Saturday, April 10, 2010

Stolen Art Watch, Leonardo Da Vinci Madonna, With Hindsight We Would All Be Scholars, and Billionaires !!!

Da Vinci lawyer: "I should have phoned the police"

A solicitor has told a trial that he should have called in police as soon as he heard about a plan to recover a stolen Leonardo da Vinci.

Calum Jones, 45, told the High Court in Edinburgh how the events which led up to his arrest in October 2007, began.

The prosecution claims a meeting he attended was the start of a plot to extort money from the Buccleuch family, the owners of the painting.

Mr Jones denies being part of a plot to hold the Da Vinci painting to ransom.

He told the court that he was called to a meeting with two Merseyside private investigators and a Lancashire-based solicitor on 30 July 2007, in the offices of his firm.

He told the court: "I write contracts. That is why I was there."

The Crown claim that the meeting was the start of a plot to extort money from the Duke of Buccleuch, owner of the Madonna of the Yarnwinder painting, or their insurers.

Advocate depute Simon Di Rollo, prosecuting, said: "All the parties in that room knew perfectly well what was going on and the reason was to extort or attempt to extort a ransom for the return of the painting."

Mr Jones replied: "I can only speak for one party and that is myself and that is not the case."

The court has been shown drafts of a supposed agreement which includes references to confidentiality and not telling law enforcement authorities what was happening - clauses which the Crown claim suggest a crime was being contemplated.
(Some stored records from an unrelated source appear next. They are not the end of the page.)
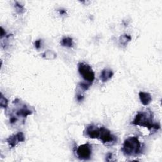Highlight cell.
I'll return each mask as SVG.
<instances>
[{
    "mask_svg": "<svg viewBox=\"0 0 162 162\" xmlns=\"http://www.w3.org/2000/svg\"><path fill=\"white\" fill-rule=\"evenodd\" d=\"M132 124L146 127L150 131L157 130L160 129V124L153 122V113L149 110L138 112L132 122Z\"/></svg>",
    "mask_w": 162,
    "mask_h": 162,
    "instance_id": "obj_1",
    "label": "cell"
},
{
    "mask_svg": "<svg viewBox=\"0 0 162 162\" xmlns=\"http://www.w3.org/2000/svg\"><path fill=\"white\" fill-rule=\"evenodd\" d=\"M141 144L138 137L132 136L125 139L121 149L126 157H136L141 151Z\"/></svg>",
    "mask_w": 162,
    "mask_h": 162,
    "instance_id": "obj_2",
    "label": "cell"
},
{
    "mask_svg": "<svg viewBox=\"0 0 162 162\" xmlns=\"http://www.w3.org/2000/svg\"><path fill=\"white\" fill-rule=\"evenodd\" d=\"M78 71L84 80L91 85L95 79V74L91 66L86 63L80 62L78 64Z\"/></svg>",
    "mask_w": 162,
    "mask_h": 162,
    "instance_id": "obj_3",
    "label": "cell"
},
{
    "mask_svg": "<svg viewBox=\"0 0 162 162\" xmlns=\"http://www.w3.org/2000/svg\"><path fill=\"white\" fill-rule=\"evenodd\" d=\"M98 139L105 145L113 146L117 142V138L111 133V132L105 127H99V136Z\"/></svg>",
    "mask_w": 162,
    "mask_h": 162,
    "instance_id": "obj_4",
    "label": "cell"
},
{
    "mask_svg": "<svg viewBox=\"0 0 162 162\" xmlns=\"http://www.w3.org/2000/svg\"><path fill=\"white\" fill-rule=\"evenodd\" d=\"M77 157L82 160H88L91 157L92 146L89 143L84 144L77 148Z\"/></svg>",
    "mask_w": 162,
    "mask_h": 162,
    "instance_id": "obj_5",
    "label": "cell"
},
{
    "mask_svg": "<svg viewBox=\"0 0 162 162\" xmlns=\"http://www.w3.org/2000/svg\"><path fill=\"white\" fill-rule=\"evenodd\" d=\"M25 141V136L22 132H19L16 134L10 136L7 139V142L10 148L15 147L18 144Z\"/></svg>",
    "mask_w": 162,
    "mask_h": 162,
    "instance_id": "obj_6",
    "label": "cell"
},
{
    "mask_svg": "<svg viewBox=\"0 0 162 162\" xmlns=\"http://www.w3.org/2000/svg\"><path fill=\"white\" fill-rule=\"evenodd\" d=\"M86 136L91 139H98L99 136V128L96 125H89L86 127L85 131Z\"/></svg>",
    "mask_w": 162,
    "mask_h": 162,
    "instance_id": "obj_7",
    "label": "cell"
},
{
    "mask_svg": "<svg viewBox=\"0 0 162 162\" xmlns=\"http://www.w3.org/2000/svg\"><path fill=\"white\" fill-rule=\"evenodd\" d=\"M32 113V111L31 110H30L29 108H27L26 105H23L21 107H20L19 109L16 110L15 115L17 117L26 118L28 115H31Z\"/></svg>",
    "mask_w": 162,
    "mask_h": 162,
    "instance_id": "obj_8",
    "label": "cell"
},
{
    "mask_svg": "<svg viewBox=\"0 0 162 162\" xmlns=\"http://www.w3.org/2000/svg\"><path fill=\"white\" fill-rule=\"evenodd\" d=\"M139 99H140L141 103L145 106H147L149 105L152 101L151 95L148 93L141 91L139 93Z\"/></svg>",
    "mask_w": 162,
    "mask_h": 162,
    "instance_id": "obj_9",
    "label": "cell"
},
{
    "mask_svg": "<svg viewBox=\"0 0 162 162\" xmlns=\"http://www.w3.org/2000/svg\"><path fill=\"white\" fill-rule=\"evenodd\" d=\"M113 75V71L110 69H105L101 71L100 79L103 82H106L111 79Z\"/></svg>",
    "mask_w": 162,
    "mask_h": 162,
    "instance_id": "obj_10",
    "label": "cell"
},
{
    "mask_svg": "<svg viewBox=\"0 0 162 162\" xmlns=\"http://www.w3.org/2000/svg\"><path fill=\"white\" fill-rule=\"evenodd\" d=\"M60 44L62 46L67 47H72L74 46L73 39L70 37H66L62 39Z\"/></svg>",
    "mask_w": 162,
    "mask_h": 162,
    "instance_id": "obj_11",
    "label": "cell"
},
{
    "mask_svg": "<svg viewBox=\"0 0 162 162\" xmlns=\"http://www.w3.org/2000/svg\"><path fill=\"white\" fill-rule=\"evenodd\" d=\"M42 57H43L46 60H54L57 58V54L51 51V50H47L42 54Z\"/></svg>",
    "mask_w": 162,
    "mask_h": 162,
    "instance_id": "obj_12",
    "label": "cell"
},
{
    "mask_svg": "<svg viewBox=\"0 0 162 162\" xmlns=\"http://www.w3.org/2000/svg\"><path fill=\"white\" fill-rule=\"evenodd\" d=\"M131 40V37L130 35H127V34H125L122 35L120 38V43H121V44L124 46H126L127 44V43Z\"/></svg>",
    "mask_w": 162,
    "mask_h": 162,
    "instance_id": "obj_13",
    "label": "cell"
},
{
    "mask_svg": "<svg viewBox=\"0 0 162 162\" xmlns=\"http://www.w3.org/2000/svg\"><path fill=\"white\" fill-rule=\"evenodd\" d=\"M8 104V99L4 96L2 93H1V98H0V105H1V107L4 108V109H7Z\"/></svg>",
    "mask_w": 162,
    "mask_h": 162,
    "instance_id": "obj_14",
    "label": "cell"
},
{
    "mask_svg": "<svg viewBox=\"0 0 162 162\" xmlns=\"http://www.w3.org/2000/svg\"><path fill=\"white\" fill-rule=\"evenodd\" d=\"M90 86H91V84H89L87 82H81L79 84V86L83 90H84V91H87V90L89 89V87H90Z\"/></svg>",
    "mask_w": 162,
    "mask_h": 162,
    "instance_id": "obj_15",
    "label": "cell"
},
{
    "mask_svg": "<svg viewBox=\"0 0 162 162\" xmlns=\"http://www.w3.org/2000/svg\"><path fill=\"white\" fill-rule=\"evenodd\" d=\"M15 8H16L17 11H19V13H21L22 11H23V6L19 4L18 3H16V4H15Z\"/></svg>",
    "mask_w": 162,
    "mask_h": 162,
    "instance_id": "obj_16",
    "label": "cell"
},
{
    "mask_svg": "<svg viewBox=\"0 0 162 162\" xmlns=\"http://www.w3.org/2000/svg\"><path fill=\"white\" fill-rule=\"evenodd\" d=\"M34 46H35V48H36L37 50L40 49L41 47V40L39 39V40L35 41V43H34Z\"/></svg>",
    "mask_w": 162,
    "mask_h": 162,
    "instance_id": "obj_17",
    "label": "cell"
},
{
    "mask_svg": "<svg viewBox=\"0 0 162 162\" xmlns=\"http://www.w3.org/2000/svg\"><path fill=\"white\" fill-rule=\"evenodd\" d=\"M113 154L110 153H108L106 155V160L108 161H114V160L113 159Z\"/></svg>",
    "mask_w": 162,
    "mask_h": 162,
    "instance_id": "obj_18",
    "label": "cell"
},
{
    "mask_svg": "<svg viewBox=\"0 0 162 162\" xmlns=\"http://www.w3.org/2000/svg\"><path fill=\"white\" fill-rule=\"evenodd\" d=\"M84 99V96L81 95V94H78L77 96V99L79 101H82Z\"/></svg>",
    "mask_w": 162,
    "mask_h": 162,
    "instance_id": "obj_19",
    "label": "cell"
},
{
    "mask_svg": "<svg viewBox=\"0 0 162 162\" xmlns=\"http://www.w3.org/2000/svg\"><path fill=\"white\" fill-rule=\"evenodd\" d=\"M1 29H2V31H1V38L2 39L5 36V35H6V32L4 31V29H3V27H1Z\"/></svg>",
    "mask_w": 162,
    "mask_h": 162,
    "instance_id": "obj_20",
    "label": "cell"
},
{
    "mask_svg": "<svg viewBox=\"0 0 162 162\" xmlns=\"http://www.w3.org/2000/svg\"><path fill=\"white\" fill-rule=\"evenodd\" d=\"M59 11H60V15H65V14H66V13H67L65 10H60Z\"/></svg>",
    "mask_w": 162,
    "mask_h": 162,
    "instance_id": "obj_21",
    "label": "cell"
}]
</instances>
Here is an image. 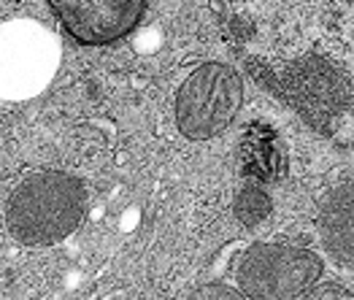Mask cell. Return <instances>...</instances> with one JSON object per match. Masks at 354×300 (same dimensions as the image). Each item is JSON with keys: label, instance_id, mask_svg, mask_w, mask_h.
<instances>
[{"label": "cell", "instance_id": "4", "mask_svg": "<svg viewBox=\"0 0 354 300\" xmlns=\"http://www.w3.org/2000/svg\"><path fill=\"white\" fill-rule=\"evenodd\" d=\"M55 17L84 46H106L138 28L147 0H49Z\"/></svg>", "mask_w": 354, "mask_h": 300}, {"label": "cell", "instance_id": "3", "mask_svg": "<svg viewBox=\"0 0 354 300\" xmlns=\"http://www.w3.org/2000/svg\"><path fill=\"white\" fill-rule=\"evenodd\" d=\"M322 276V260L311 249L290 243H254L236 268V284L246 298H297Z\"/></svg>", "mask_w": 354, "mask_h": 300}, {"label": "cell", "instance_id": "5", "mask_svg": "<svg viewBox=\"0 0 354 300\" xmlns=\"http://www.w3.org/2000/svg\"><path fill=\"white\" fill-rule=\"evenodd\" d=\"M319 233L327 254L354 270V179L338 184L327 195L322 216H319Z\"/></svg>", "mask_w": 354, "mask_h": 300}, {"label": "cell", "instance_id": "1", "mask_svg": "<svg viewBox=\"0 0 354 300\" xmlns=\"http://www.w3.org/2000/svg\"><path fill=\"white\" fill-rule=\"evenodd\" d=\"M84 209L87 192L82 181L59 171H44L28 176L11 192L6 225L25 246H52L82 225Z\"/></svg>", "mask_w": 354, "mask_h": 300}, {"label": "cell", "instance_id": "2", "mask_svg": "<svg viewBox=\"0 0 354 300\" xmlns=\"http://www.w3.org/2000/svg\"><path fill=\"white\" fill-rule=\"evenodd\" d=\"M241 103H243L241 76L230 65L206 62L181 84L176 95L178 130L192 141L219 135L236 120Z\"/></svg>", "mask_w": 354, "mask_h": 300}, {"label": "cell", "instance_id": "6", "mask_svg": "<svg viewBox=\"0 0 354 300\" xmlns=\"http://www.w3.org/2000/svg\"><path fill=\"white\" fill-rule=\"evenodd\" d=\"M270 214V200L260 189H243L236 200V216L243 225H257Z\"/></svg>", "mask_w": 354, "mask_h": 300}]
</instances>
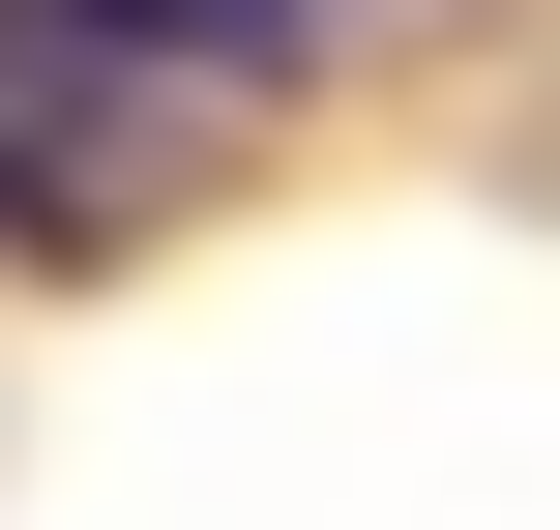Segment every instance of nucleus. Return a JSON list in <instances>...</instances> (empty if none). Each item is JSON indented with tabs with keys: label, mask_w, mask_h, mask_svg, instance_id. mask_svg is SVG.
Listing matches in <instances>:
<instances>
[{
	"label": "nucleus",
	"mask_w": 560,
	"mask_h": 530,
	"mask_svg": "<svg viewBox=\"0 0 560 530\" xmlns=\"http://www.w3.org/2000/svg\"><path fill=\"white\" fill-rule=\"evenodd\" d=\"M59 30H89L118 89H266V59H295V0H59Z\"/></svg>",
	"instance_id": "1"
}]
</instances>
Mr Jones denies the allegations.

Mr Jones said no document was ever signed.

Mr Di Rollo asked Mr Jones what sort of contract would be required.
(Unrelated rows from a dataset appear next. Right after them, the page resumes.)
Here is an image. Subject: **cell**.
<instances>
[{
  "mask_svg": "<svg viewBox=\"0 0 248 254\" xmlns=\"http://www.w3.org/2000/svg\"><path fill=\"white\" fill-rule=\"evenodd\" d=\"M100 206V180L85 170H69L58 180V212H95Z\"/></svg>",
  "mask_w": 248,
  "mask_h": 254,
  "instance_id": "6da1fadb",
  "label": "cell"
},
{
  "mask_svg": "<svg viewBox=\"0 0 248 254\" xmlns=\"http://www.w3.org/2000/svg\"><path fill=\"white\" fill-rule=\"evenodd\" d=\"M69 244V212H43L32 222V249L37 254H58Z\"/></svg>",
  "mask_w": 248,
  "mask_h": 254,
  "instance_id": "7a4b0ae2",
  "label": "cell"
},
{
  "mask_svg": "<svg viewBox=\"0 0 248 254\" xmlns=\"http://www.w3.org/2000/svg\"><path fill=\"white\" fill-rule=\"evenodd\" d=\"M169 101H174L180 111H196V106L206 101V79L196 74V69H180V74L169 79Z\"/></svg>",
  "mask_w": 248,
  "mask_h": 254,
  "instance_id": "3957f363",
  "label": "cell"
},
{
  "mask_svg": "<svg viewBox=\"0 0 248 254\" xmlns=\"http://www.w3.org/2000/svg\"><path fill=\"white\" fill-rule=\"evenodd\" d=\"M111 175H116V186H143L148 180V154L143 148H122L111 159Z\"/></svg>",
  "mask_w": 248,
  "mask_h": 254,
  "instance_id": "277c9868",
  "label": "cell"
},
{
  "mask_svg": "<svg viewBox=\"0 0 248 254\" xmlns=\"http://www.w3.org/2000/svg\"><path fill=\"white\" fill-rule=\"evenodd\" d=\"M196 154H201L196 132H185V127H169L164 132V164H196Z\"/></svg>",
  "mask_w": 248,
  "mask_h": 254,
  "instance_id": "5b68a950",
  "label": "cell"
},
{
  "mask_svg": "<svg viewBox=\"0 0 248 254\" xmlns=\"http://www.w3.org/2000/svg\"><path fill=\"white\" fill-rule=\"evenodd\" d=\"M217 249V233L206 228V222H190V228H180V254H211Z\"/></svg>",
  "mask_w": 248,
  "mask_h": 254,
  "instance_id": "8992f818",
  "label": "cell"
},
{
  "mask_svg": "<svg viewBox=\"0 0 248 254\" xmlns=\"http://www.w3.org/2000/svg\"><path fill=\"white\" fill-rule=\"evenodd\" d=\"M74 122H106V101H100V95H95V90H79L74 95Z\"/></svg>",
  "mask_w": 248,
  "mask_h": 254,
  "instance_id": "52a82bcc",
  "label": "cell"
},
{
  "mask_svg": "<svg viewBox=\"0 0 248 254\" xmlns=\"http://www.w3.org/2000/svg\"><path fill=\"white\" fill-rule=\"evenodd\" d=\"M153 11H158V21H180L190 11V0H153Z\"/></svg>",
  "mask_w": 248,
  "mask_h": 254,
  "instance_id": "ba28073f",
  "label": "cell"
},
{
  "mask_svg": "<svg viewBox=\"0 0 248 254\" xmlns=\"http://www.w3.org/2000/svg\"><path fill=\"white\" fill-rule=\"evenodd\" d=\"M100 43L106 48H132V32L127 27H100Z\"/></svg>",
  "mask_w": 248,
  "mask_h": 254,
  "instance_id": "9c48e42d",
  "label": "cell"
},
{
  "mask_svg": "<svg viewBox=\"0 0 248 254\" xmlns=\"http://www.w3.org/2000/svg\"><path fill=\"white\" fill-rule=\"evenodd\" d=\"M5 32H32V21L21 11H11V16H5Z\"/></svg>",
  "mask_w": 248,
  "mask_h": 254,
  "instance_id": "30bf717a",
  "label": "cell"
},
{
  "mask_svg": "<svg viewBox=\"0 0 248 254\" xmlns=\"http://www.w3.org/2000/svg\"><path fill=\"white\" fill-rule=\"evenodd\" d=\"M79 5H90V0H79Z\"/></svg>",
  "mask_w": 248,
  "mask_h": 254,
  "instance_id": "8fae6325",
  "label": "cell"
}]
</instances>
"Absolutely none," he replied and added that he should have phoned the police straight away.

Mr Jones senior partner, David Boyce, 63, is expected to give evidence when the trial continues on Monday.
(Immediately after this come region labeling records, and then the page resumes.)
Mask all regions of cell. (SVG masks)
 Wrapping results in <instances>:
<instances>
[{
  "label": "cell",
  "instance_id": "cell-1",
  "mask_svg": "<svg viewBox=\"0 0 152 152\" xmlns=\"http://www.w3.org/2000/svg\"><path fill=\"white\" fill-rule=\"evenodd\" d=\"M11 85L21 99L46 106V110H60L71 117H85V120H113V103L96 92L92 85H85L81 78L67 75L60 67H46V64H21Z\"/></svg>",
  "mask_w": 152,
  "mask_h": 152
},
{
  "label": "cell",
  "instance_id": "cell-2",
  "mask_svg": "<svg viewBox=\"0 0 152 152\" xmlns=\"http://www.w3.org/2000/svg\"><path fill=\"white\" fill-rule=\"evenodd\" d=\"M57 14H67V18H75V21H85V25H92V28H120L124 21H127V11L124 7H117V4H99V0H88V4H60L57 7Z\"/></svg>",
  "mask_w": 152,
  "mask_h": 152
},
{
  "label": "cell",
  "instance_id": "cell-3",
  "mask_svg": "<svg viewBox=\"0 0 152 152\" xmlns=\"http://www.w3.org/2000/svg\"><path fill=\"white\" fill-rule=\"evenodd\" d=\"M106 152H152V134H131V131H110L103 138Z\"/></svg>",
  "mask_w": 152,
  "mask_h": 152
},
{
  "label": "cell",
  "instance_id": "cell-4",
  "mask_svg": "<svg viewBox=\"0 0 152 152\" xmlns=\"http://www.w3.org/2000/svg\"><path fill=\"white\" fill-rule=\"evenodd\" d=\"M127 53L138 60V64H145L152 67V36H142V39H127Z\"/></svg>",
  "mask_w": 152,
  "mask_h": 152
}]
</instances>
Judge Lady Dorrian, told the jury that the trial may not finish until the week beginning 19 April.

Mr Jones, from Renfrewshire, Marshall Ronald, 53, and John Doyle, 61, both from Lancashire, deny conspiring to extort or attempting to extort £4.25m for the return of the painting between July and October 2007.

Also on trial are Robert Graham, 57, from Lancashire and Mr Boyce, who is from Lanarkshire.

They are not accused of stealing the painting.